THINGS TO DO:
1/ In the text on vision rehabilitation, rewrite as a short list the paragraph beginning "If the regular Amsler test", keeping its main facts.
2/ Continue the text on vision rehabilitation, starting after its last sentence.

SUPPLIED TEXT:
One of the corner stones of rehabilitation is that the patient is taught what he has to live with. Without this knowledge he cannot be in charge of planning his future. Parents and teachers must also get accurate information in a form they can understand and use in everyday situations. It is very difficult to explain the structure of the visual field in detail, but most often the explanation given in our teaching videotape is quite satisfactory as the first round of information. Understanding makes the patient and the parents more alert, since the more they know, the more they are likely to remember and report observations and be eager for more information and explanations from the doctor.

Figure 10. Blinking stimulus that can be turned on and off is a good test target for confrontation field and as an introduction of visual field testing. This device was produced at the University of California, Berkeley, School of Optometry.

Central scotoma

Central scotoma is often ill defined, patchy, the image distorted and discoloured. A good assessment of this visual problem is not easy to achieve. The use of the Amsler grid as the first test is particularly useful when examining deaf patients since it is rather easy to explain and it can be done by the patient over and over again while waiting for other tests.

If the regular Amsler test does not reveal central scotoma but there is metamorphopsia of the image, testing in reduced illumination, at a level where the grid can barely be seen, may demonstrate the scotomas better. This can be done by using a dimmer or, if reproducible test conditions are needed, by using cross-polarizing filters.

An exact measurement of the size and configuration of central scotoma on a tangent screen requires good fixation. It is facilitated by using a cross similar to that used in the Amsler grid.

DATA EXCERPT:
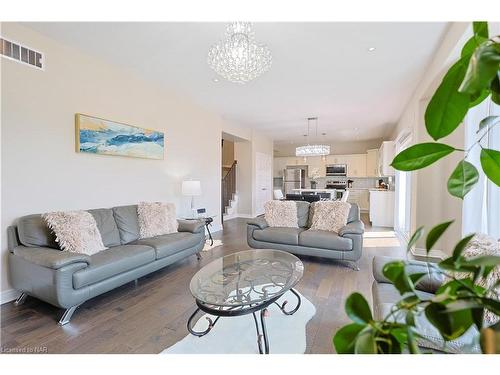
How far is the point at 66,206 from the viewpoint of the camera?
9.60 feet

ANSWERS FOR THIS EXERCISE:
1/
- If the regular Amsler test shows no central scotoma but the image shows metamorphopsia, test in reduced illumination, at a level where the grid is barely visible. This may show the scotomas better.
- A dimmer can reduce the illumination.
- Cross-polarizing filters can be used when reproducible test conditions are needed.

2/
Assessment of visual field in young and low functioning patients

Normally sighted deaf children are usually very alert to visual information in their peripheral vision. Test objects that appear from behind the patient are noticed quickly. The test situation is the same as that used when examining normally sighted, hearing children. If the child is old enough to respond to the wand moving within the visual field, it is helpful first to show the child that the blinking light can be turned off. Then the wand is moved back and forth in an area of the visual field which is likely to function normally. The light is turned on and off and the child is requested to sign "yes" every time the light blinks. In this way we learn how good an observer the child is. When this part of the test is successfully completed, we can start examining other areas of the visual field, again asking the child to answer each time the light blinks. The very same technique is used in the office examination of many adults as an introduction to Goldmann or automated visual fields.

When we measure the visual field in low functioning, multidisabled children, there are numerous sources of errors. The observations on the size of the visual field should always be made in a play situation where the child or the adult is at an optimal activation level. If the cognitive development is below 6 months of age, lack of attention to peripheral information may reduce the apparent size of the visual field as it does in normal infants during the first few months of life.